As illustrated in the "dangling else" example, prec/assoc specifications need not involve "operators" with a classic "precedence order". Arguably, such cases constitute a hack, wherein the grammar designer takes advantage of knowledge of the parsing algorithm in use. It would perhaps be better if there were some kind of parsing-algorithm-neutral specification technique that could subsume LR prec/assoc, but be translated into LR prec/assoc if that is the algorithm in use. But I do not know of such a technique. (At one point I played with using attribute grammars and planned some static analysis to figure out when an attribute grammar's inherited attributes could be replaced with an equivalent prec/assoc spec, but it turned out to be hard so I abandoned the attempt.)

Not every use of prec/assoc is to resolve an actual grammatical ambiguity. It is possible for the grammar to be unambiguous, but still have a conflict, in which case a prec/assoc specification may be a good way to resolve it, if performance is a concern.

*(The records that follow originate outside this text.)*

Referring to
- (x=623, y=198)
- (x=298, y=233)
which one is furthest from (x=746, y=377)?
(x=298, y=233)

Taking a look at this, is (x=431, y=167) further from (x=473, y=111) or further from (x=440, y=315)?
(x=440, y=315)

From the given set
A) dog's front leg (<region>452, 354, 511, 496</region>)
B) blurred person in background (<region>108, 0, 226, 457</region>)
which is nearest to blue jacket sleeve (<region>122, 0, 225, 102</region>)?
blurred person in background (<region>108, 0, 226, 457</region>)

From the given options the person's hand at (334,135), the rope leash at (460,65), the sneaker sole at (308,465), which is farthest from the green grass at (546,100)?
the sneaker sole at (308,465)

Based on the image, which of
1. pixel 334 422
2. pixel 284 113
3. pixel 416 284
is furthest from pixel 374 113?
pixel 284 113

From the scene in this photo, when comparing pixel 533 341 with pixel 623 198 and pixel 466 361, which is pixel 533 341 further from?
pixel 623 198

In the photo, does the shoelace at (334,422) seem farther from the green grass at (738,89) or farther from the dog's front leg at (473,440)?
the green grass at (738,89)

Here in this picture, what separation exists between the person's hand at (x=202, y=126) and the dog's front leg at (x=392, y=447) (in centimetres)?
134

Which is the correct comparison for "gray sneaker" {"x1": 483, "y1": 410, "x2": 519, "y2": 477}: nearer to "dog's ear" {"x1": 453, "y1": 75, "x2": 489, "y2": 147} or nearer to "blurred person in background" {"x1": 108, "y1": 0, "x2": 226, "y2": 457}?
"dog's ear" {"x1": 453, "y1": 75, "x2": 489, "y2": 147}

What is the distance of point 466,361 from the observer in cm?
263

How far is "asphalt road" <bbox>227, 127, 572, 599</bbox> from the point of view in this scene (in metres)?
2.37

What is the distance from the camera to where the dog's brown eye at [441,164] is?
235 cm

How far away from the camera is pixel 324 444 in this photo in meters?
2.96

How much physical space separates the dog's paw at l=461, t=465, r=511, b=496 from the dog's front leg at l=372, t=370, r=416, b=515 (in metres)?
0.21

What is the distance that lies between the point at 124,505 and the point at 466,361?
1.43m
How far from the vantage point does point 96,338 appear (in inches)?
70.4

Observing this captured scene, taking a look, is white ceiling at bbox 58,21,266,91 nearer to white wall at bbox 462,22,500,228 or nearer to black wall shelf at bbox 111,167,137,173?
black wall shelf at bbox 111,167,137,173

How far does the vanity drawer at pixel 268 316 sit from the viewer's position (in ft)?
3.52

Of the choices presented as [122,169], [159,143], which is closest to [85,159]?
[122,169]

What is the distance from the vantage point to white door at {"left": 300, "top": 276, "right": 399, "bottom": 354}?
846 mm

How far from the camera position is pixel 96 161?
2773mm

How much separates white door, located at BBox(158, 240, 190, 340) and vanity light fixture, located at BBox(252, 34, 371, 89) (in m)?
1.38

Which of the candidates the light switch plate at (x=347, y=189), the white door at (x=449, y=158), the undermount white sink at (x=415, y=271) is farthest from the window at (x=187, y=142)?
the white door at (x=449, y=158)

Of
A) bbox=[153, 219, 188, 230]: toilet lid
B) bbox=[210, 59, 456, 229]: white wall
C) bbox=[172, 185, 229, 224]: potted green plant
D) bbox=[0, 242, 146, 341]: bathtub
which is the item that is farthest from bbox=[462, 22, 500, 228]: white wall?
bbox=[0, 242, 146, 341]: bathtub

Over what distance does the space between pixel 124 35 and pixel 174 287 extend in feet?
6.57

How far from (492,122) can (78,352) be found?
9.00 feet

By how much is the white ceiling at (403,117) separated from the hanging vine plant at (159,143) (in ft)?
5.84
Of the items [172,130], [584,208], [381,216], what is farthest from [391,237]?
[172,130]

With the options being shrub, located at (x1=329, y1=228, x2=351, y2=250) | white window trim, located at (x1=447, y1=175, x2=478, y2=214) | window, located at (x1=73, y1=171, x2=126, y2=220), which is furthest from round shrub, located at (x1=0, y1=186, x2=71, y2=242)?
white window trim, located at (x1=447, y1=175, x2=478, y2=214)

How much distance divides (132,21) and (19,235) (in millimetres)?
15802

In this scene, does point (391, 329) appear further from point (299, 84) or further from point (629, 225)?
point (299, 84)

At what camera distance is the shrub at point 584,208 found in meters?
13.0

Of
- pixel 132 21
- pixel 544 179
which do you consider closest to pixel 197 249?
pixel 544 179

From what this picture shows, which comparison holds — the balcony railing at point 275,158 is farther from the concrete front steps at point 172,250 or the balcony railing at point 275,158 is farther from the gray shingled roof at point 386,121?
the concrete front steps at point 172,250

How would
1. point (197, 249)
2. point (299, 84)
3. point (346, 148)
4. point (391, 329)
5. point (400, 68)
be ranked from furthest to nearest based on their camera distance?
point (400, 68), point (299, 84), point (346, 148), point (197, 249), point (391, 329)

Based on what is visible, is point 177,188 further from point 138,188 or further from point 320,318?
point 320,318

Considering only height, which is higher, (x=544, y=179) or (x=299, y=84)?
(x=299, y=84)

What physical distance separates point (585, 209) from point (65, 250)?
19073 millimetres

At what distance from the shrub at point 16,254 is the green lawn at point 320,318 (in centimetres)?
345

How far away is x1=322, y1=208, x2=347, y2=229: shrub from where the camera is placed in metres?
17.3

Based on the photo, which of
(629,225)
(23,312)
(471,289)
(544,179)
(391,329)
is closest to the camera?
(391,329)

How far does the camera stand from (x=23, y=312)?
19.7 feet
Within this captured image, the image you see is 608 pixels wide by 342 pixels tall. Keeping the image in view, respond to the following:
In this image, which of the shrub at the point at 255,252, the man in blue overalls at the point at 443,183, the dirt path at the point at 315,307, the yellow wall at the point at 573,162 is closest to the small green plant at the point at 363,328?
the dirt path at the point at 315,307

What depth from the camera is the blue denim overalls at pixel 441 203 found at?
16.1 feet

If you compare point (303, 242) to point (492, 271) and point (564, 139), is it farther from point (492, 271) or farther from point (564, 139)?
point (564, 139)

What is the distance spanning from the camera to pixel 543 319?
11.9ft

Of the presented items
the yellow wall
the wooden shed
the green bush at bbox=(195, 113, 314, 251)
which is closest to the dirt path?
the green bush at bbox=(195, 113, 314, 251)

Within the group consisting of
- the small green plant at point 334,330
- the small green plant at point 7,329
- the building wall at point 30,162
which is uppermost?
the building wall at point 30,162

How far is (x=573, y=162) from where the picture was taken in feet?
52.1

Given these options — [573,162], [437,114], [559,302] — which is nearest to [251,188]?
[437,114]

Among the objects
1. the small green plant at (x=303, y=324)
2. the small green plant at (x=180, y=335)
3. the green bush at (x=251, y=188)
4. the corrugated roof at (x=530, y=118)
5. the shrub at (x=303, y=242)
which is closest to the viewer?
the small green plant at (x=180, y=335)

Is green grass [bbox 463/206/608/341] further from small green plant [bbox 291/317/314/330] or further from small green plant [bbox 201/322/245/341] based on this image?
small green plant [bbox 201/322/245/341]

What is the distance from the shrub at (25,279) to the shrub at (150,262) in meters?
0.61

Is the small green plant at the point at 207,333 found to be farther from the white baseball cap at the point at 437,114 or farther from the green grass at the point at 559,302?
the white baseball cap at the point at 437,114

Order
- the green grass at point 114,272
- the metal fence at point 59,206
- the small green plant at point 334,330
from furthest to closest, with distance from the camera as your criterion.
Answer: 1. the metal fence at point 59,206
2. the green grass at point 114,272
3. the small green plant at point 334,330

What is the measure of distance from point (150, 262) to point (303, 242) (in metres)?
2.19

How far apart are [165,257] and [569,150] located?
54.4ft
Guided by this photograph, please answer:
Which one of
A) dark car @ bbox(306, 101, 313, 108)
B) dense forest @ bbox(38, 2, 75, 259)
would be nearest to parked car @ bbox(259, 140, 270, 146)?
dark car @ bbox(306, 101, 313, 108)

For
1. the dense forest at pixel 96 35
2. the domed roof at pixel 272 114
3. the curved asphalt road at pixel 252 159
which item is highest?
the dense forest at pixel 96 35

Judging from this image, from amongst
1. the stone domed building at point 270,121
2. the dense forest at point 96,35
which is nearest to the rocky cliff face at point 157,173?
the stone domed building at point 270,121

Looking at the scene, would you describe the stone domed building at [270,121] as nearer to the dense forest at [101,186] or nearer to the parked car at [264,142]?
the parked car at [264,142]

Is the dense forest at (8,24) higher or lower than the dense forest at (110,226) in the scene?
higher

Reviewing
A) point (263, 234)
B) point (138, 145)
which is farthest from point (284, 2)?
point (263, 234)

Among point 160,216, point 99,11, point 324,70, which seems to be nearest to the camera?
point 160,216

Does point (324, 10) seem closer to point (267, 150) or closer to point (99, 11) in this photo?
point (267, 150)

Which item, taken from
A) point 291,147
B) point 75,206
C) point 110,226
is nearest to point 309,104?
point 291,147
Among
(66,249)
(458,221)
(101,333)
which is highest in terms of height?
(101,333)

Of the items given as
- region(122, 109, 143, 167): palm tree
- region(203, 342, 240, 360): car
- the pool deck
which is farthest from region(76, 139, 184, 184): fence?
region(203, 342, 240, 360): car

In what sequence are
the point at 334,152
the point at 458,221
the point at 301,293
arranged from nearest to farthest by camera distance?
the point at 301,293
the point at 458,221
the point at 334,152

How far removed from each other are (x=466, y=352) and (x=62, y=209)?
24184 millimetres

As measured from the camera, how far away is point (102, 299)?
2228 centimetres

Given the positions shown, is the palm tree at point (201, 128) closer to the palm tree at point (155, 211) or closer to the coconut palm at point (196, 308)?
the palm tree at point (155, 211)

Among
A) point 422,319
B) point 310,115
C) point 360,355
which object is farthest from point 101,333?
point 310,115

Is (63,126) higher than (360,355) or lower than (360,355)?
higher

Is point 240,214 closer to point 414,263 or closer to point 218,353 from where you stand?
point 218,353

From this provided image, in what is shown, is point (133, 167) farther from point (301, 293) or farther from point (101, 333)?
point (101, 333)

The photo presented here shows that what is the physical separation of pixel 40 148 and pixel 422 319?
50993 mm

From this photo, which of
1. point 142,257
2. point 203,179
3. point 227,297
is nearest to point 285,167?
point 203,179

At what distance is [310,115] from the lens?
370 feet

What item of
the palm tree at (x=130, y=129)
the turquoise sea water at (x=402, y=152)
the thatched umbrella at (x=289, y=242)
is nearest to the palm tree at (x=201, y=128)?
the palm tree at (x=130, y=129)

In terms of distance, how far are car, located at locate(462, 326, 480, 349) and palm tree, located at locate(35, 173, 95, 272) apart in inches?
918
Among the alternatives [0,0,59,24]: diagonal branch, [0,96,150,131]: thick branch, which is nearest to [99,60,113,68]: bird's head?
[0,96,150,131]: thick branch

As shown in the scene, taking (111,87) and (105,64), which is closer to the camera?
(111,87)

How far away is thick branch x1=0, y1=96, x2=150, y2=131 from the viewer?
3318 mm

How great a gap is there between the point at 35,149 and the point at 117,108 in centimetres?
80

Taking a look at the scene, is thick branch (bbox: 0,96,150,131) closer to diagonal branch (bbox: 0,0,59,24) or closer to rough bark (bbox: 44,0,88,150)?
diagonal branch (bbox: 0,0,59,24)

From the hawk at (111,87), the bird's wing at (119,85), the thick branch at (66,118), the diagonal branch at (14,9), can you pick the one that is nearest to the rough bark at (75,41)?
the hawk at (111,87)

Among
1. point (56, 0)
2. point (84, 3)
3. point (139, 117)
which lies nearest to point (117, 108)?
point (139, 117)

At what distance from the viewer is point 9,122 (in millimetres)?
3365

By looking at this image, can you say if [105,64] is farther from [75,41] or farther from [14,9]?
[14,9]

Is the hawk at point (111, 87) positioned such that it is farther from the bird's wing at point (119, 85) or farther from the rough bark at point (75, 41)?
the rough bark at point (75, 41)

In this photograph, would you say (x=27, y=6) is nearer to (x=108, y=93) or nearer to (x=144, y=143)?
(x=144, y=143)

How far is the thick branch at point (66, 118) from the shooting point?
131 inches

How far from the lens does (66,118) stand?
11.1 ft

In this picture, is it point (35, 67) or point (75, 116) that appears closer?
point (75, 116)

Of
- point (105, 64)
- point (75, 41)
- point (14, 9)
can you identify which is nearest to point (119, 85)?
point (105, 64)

I think the best advice is: if you are not very familiar with LR parsing, ignore prec/assoc. Either write an unambiguous grammar, or use Elkhound's merge feature to do disambiguation; in either case, the conflicts only affect performance and so can be ignored. If you are familiar with LR parsing, then use your judgment as to whether a given situation is right for prec/assoc. They can seem appealing since they yield fast parsers, but it can be difficult to determine the actual language accepted by an LR parser with prec/assoc.